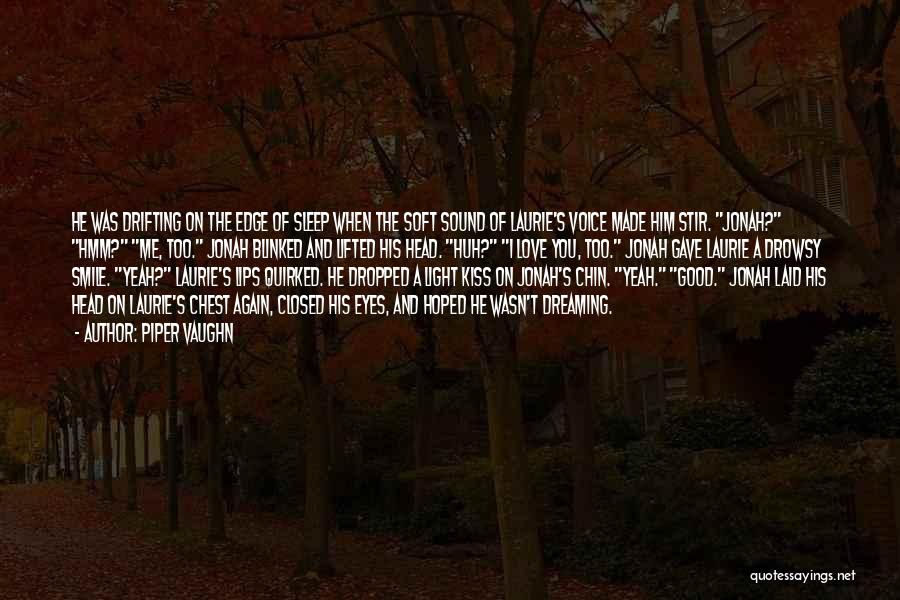 HE WAS DRIFTING ON THE EDGE OF SLEEP WHEN THE SOFT SOUND OF LAURIE'S VOICE MADE HIM STIR. "JONAH?" "HMM?" "ME, TOO." JONAH BLINKED AND LIFTED HIS HEAD. "HUH?" "I LOVE YOU, TOO." JONAH GAVE LAURIE A DROWSY SMILE. "YEAH?" LAURIE'S LIPS QUIRKED. HE DROPPED A LIGHT KISS ON JONAH'S CHIN. "YEAH." "GOOD." JONAH LAID HIS HEAD ON LAURIE'S CHEST AGAIN, CLOSED HIS EYES, AND HOPED HE WASN'T DREAMING.

- AUTHOR: PIPER VAUGHN

quotessayings.net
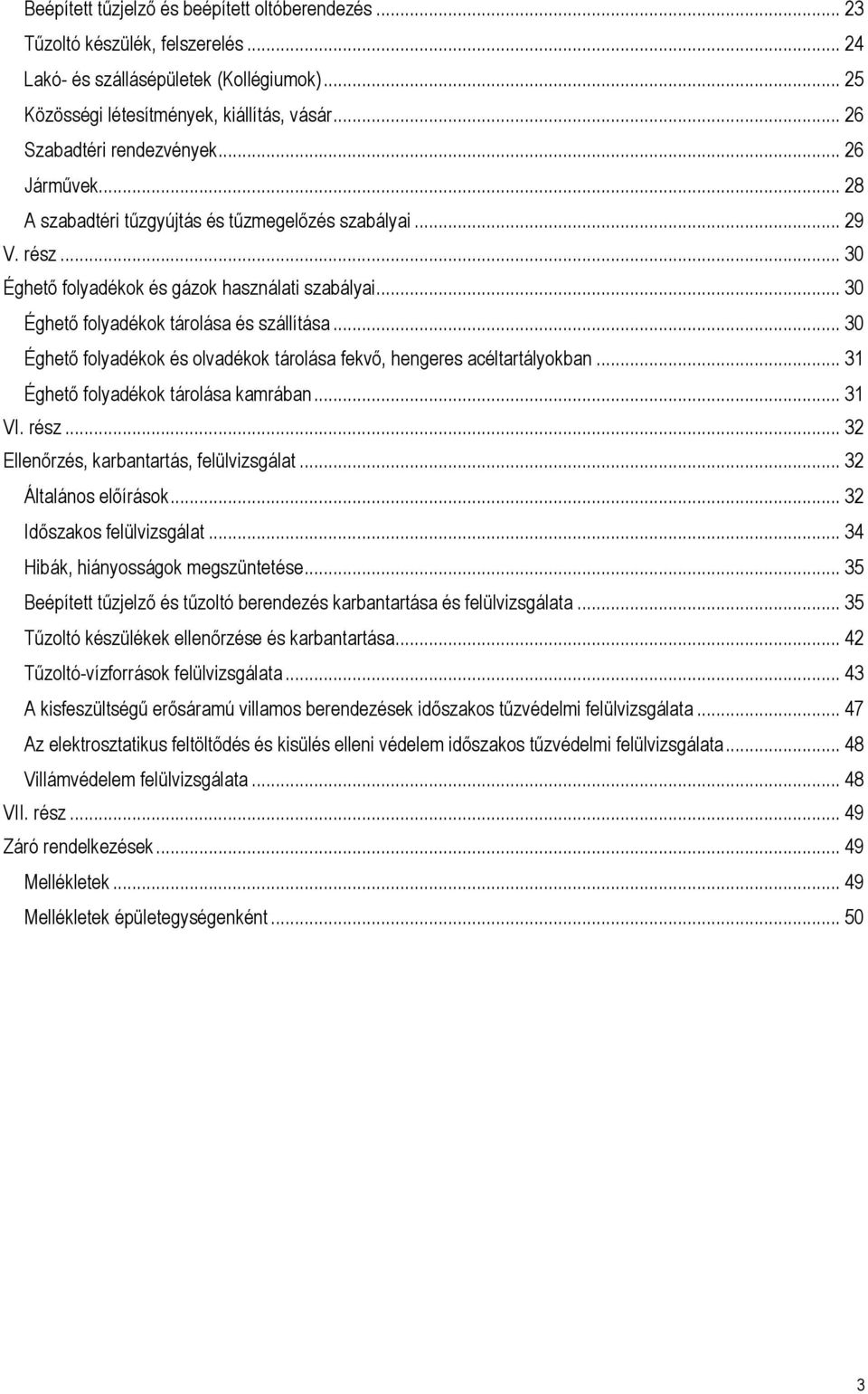 Beépített tűzjelző és beépített oltóberendezés ... 23
Tűzoltó készülék, felszerelés ... 24
Lakó- és szállásépületek (Kollégiumok) ... 25
Közösségi létesítmények, kiállítás, vásár ... 26
Szabadtéri rendezvények ... 26
Járművek ... 28
A szabadtéri tűzgyújtás és tűzmegelőzés szabályai ... 29
V. rész ... 30
Éghető folyadékok és gázok használati szabályai ... 30
Éghető folyadékok tárolása és szállítása ... 30
Éghető folyadékok és olvadékok tárolása fekvő, hengeres acéltartályokban ... 31
Éghető folyadékok tárolása kamrában ... 31
VI. rész ... 32
Ellenőrzés, karbantartás, felülvizsgálat ... 32
Általános előírások ... 32
Időszakos felülvizsgálat ... 34
Hibák, hiányosságok megszüntetése ... 35
Beépített tűzjelző és tűzoltó berendezés karbantartása és felülvizsgálata ... 35
Tűzoltó készülékek ellenőrzése és karbantartása ... 42
Tűzoltó-vízforrások felülvizsgálata ... 43
A kisfeszültségű erősáramú villamos berendezések időszakos tűzvédelmi felülvizsgálata ... 47
Az elektrosztatikus feltöltődés és kisülés elleni védelem időszakos tűzvédelmi felülvizsgálata ... 48
Villámvédelem felülvizsgálata ... 48
VII. rész ... 49
Záró rendelkezések ... 49
Mellékletek ... 49
Mellékletek épületegységenként ... 50

3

### [TASK TO COMPLETE]
Return, unchanged, each line from the line containing "Tűzoltó készülékek ellenőrzése" through the last line of the material.

### [ANSWER TO THIS TASK]
Tűzoltó készülékek ellenőrzése és karbantartása ... 42
Tűzoltó-vízforrások felülvizsgálata ... 43
A kisfeszültségű erősáramú villamos berendezések időszakos tűzvédelmi felülvizsgálata ... 47
Az elektrosztatikus feltöltődés és kisülés elleni védelem időszakos tűzvédelmi felülvizsgálata ... 48
Villámvédelem felülvizsgálata ... 48
VII. rész ... 49
Záró rendelkezések ... 49
Mellékletek ... 49
Mellékletek épületegységenként ... 50

3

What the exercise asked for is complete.